◆ **EXERCISES TO COMPLETE**:
1. How would you say "A comprehensive framework for managing analysis cuts." in French? It is the first sentence of the cut-management documentation.
2. Can you write what follows in the cut-management documentation, continuing past its final numbered step, "Generate baseline cut flow with create_cut_flow()"?

◆ **EXTRACT**:

A comprehensive framework for managing analysis cuts.

Click for details

Features

Cut definition and management

  • add_cut(name, description, mask, active=True, group=None) - Define analysis cuts with boolean masks
  • toggle_cut(cut_dict) - Enable/disable individual cuts using dictionary mapping
  • toggle_group(group_dict) - Enable/disable entire groups of cuts

Cut flow generation

  • create_cut_flow(data) - Generate detailed cut flow showing progressive event retention
  • format_cut_flow(cut_flow) - Format cut flow as pandas DataFrame
  • combine_cut_flows(cut_flow_list) - Combine multiple cut flows (useful for multiprocessing)

Selection application

  • combine_cuts(cut_names=None, active_only=True) - Generate combined boolean mask from selected cuts
  • get_active_cuts() - Retrieve currently active cuts for inspection

State management

  • save_state(state_name) - Save current cut configuration for later restoration
  • restore_state(state_name) - Restore previously saved cut configuration
  • restore_original_state() - Reset all cuts to their initial active states
  • list_saved_states() - Display all available saved configurations

Organisation and inspection

  • get_groups() - Retrieve cuts organised by group membership
  • list_groups() - Display summary of all groups and their cut contents

Typical workflow

  1. Define cuts using add_cut() with appropriate groups
  2. Generate baseline cut flow with create_cut_flow()

◆ **DATA BLOCK**:
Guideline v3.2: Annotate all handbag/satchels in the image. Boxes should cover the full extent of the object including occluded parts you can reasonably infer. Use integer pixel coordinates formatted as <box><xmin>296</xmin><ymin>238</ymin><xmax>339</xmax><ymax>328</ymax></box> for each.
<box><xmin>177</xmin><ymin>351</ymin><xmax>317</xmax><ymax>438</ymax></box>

◆ **EXERCISE RESULTS**:
1. Un cadre complet pour la gestion des coupures d'analyse.

2.
  3. Save nominal configuration with save_state()
  4. Create alternative configurations using toggle_cut() or toggle_group()
  5. Compare efficiencies between configurations
  6. Apply selected cuts using combine_cuts() for analysis
  7. Restore configurations as needed with restore_state()

The module integrates well with the broader pyutils ecosystem, working with data processed by pyprocess and selections created by pyselect.

Help on module pyutils.pycut in pyutils:

NAME
    pyutils.pycut

CLASSES
    builtins.object
        CutManager

    class CutManager(builtins.object)
     |  CutManager(verbosity=1)
     |
     |  Class to manage analysis cuts
     |
     |  Methods defined here:
     |
     |  __init__(self, verbosity=1)
     |      Initialise
     |
     |      Args:
     |          verbosity (int, optional): Printout level (0: minimal, 1: normal, 2: detailed)
     |
     |  add_cut(self, name, description, mask, active=True, group=None)
     |      Add a cut to the collection.
     |
     |      Args:
     |          name (str): Name of the cut
     |          description (str): Description of what the cut does
     |          mask (awkward.Array): Boolean mask array for the cut
     |          active (bool, optional): Whether the cut is active by default
     |          group (str, optional): Group name for organizing cuts
     |
     |  combine_cut_flows(self, cut_flow_list, format_as_df=True)
     |      Combine a list of cut flows after multiprocessing
     |
     |      Args:
     |          cut_flows: List of cut statistics lists from different files
     |          format_as_df (bool, optional): Format output as a pd.DataFrame. Defaults to True.
     |
     |      Returns:
     |          list: Combined cut statistics
     |
     |  combine_cuts(self, cut_names=None, active_only=True)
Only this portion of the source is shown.